5 Confusing Gestures From Around The World

Watching your own body language – the way you say things and how you act can be difficult when traveling in foreign cultures, but that’s nothing compared to trying to understand gestures from other cultures! Here is a list of gestures around the world that I’ve found rather confusing…

Confusing Gestures

The Indian Yes-No-Maybe shake

Confusing Gestures

Confusing Gestures

If you ask for a yes or no question, expect to get more confused than before you asked.

You’ll barely ever get a straight answer, just the typical loose shake with the head that says “yes and no” at the same time.

I found this so confusing!

“Ne” in Greece Means Yes

In Greece, I often found that even when they spoke English to you, they always said ‘yes’ and ‘no’ in Greek.

This wouldn’t be much of a problem, if it wasn’t that “ne” actually means yes…

Most countries in Europe have similar words for no: No, Nein, Nej, Nei, etc. so this was definitely confusing.

The Head Toss and Tongue Click in Balkan

The Tongue Click was an annoying gesture that I experienced often while in Bosnia and Croatia. It’s common in Balkan, Turkey and to some extent Greece, and can be difficult to understand at first.

This short arrogant tongee click simply means no, and is often by westerners seen as a lazy and arrogant gesture.

Another common gesture is the head toss, which often comes together with the Tongue Click.

They toss their heads back and click their tongues, as a way of saying “no” or “no we don’t have it”.

It really looks arrogant and lazy, but I’ve had friends from Croatia, and they acted the same to each other all the time, to them it’s just the way they say no.

Some countries, like Turkey, exaggerate even more by raising their eyebrows.

The Bent Finger in Hungary

When asking for directions, instead of a straight hand and then pointing to the left, they do it all in one gesture with one finger.

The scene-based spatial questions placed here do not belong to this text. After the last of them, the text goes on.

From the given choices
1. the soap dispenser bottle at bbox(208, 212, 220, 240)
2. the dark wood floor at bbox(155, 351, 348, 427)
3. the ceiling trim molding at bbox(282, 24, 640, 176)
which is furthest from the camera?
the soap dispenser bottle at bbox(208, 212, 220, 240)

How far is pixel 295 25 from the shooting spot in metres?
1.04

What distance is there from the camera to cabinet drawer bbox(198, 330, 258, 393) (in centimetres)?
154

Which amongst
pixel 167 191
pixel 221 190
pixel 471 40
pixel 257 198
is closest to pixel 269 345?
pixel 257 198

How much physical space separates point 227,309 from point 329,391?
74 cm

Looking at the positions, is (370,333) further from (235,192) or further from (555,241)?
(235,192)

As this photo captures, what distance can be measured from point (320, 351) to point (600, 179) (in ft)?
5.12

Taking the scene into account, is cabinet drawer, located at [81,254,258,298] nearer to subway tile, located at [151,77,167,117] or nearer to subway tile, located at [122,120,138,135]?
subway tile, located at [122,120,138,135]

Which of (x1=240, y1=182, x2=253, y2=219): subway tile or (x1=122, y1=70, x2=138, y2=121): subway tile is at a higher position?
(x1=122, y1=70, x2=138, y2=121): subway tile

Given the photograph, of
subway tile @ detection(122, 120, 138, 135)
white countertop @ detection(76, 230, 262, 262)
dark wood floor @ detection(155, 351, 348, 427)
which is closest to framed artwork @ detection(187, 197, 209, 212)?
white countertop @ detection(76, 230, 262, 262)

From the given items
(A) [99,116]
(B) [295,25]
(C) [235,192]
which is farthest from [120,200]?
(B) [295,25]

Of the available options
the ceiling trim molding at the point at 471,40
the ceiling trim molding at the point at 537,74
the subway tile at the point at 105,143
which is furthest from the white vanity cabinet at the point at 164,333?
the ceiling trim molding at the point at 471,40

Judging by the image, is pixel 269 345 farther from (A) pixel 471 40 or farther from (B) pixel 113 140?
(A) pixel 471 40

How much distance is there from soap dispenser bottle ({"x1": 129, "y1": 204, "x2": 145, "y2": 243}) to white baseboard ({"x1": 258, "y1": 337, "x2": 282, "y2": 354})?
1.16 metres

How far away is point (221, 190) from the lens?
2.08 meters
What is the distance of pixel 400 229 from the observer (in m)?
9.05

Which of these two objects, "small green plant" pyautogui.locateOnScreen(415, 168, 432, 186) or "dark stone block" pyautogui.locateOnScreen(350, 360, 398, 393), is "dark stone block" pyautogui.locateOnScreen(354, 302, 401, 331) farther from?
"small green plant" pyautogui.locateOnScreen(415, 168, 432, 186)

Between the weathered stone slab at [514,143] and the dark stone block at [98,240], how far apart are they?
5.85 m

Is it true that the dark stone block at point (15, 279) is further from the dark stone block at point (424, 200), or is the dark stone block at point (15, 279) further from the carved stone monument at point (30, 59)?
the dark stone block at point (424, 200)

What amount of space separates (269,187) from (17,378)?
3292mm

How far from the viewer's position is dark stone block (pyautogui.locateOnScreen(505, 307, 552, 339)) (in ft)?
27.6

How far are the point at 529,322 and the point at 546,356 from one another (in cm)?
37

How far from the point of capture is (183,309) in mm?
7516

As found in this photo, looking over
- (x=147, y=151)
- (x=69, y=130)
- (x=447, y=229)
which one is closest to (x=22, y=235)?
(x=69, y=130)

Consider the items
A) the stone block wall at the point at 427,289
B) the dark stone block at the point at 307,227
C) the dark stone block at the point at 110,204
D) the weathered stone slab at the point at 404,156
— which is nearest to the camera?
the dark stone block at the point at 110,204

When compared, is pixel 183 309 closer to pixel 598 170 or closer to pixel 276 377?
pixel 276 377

If they mean straight and then turn left, they put out their index finger bent toward the left.

Not very confusing, but I thought it was pretty funny.

Bulgarian Head Nod

For some reason, in Bulgaria, they have done the same thing but opposite. The head nod up and down means “no”, and the head nod from side to side means “yes”.

This gets pretty bizarre sometimes when the other person can’t speak English very well and explain.

Tourists Who Don’t Speak English Annoy Me

Yesterday, I was – again, approached by a girl asking me something – what she was asking was impossible for me to know, since she was speaking French.

I said that I spoke English, but she didn’t want to understand, and continued speaking French.

When I smiled helplessly and said again that I didn’t understand, she looked at me as though I was a complete idiot, and walked off in a huff.

This is the fourth time in four weeks that I’ve met people from European countries traveling through Malaysia without being able to understand or speak one word of English.

This is something which fascinates (and I admit, annoys) me.

I don’t expect them to speak fluent Malay – I can’t do that myself, since it’s not something you learn when you plan to only stay for a few weeks.

But I do expect them to speak a little bit of English.

I have understood that this for some is a touchy subject: why should we expect other people to speak English just because we do?

I can answer to that, perhaps from another perspective.

I’m Swedish – English is not my mother language, and I do not think that people should understand my own language just because I speak it.

For me it’s not even about that, it’s about finding an easy way for two individuals from complete different countries and cultures to communicate and get along.

I have found English to be the most widely spoken language to get by with while traveling, and have been able to make many friends from all parts of the world thanks to being able to speak English.

I understand that they wouldn’t speak to me in English while I was in France or Germany, I would be in their country after all.

But it does confuse me when someone from another country than the one I’m in expects me to speak in their language when we are both in a complete different part of the world.

I am surprised to see so many Europeans traveling the world without understanding one word of another language than their own.

I’m amazed that they dare, and that they seem to get away with it, but I can’t help but feeling a bit annoyed, and wonder how they would react if I started replying to them in Swedish?

Seeing a man standing at the airport screaming and demeaning a young Balinese man in Russian – a few years back – really got on my nerves.

The Russian man was unhappy with something to do with the luggage that he was taking on one of the many great discounted airlines, and was complaining to the Balinese man – only that he did all of this in Russian, getting more and more angry with the guy for not understanding.

The Balinese man was trying to explain in English, but without any success.

Of course, people can travel without wanting to understand anyone apart from other travelers from their own country, if they want, but when they expect you to speak their language, and get annoyed when you don’t – it’s really NOT ok.

I would love to know what you think – both native English speakers and those who speak other languages.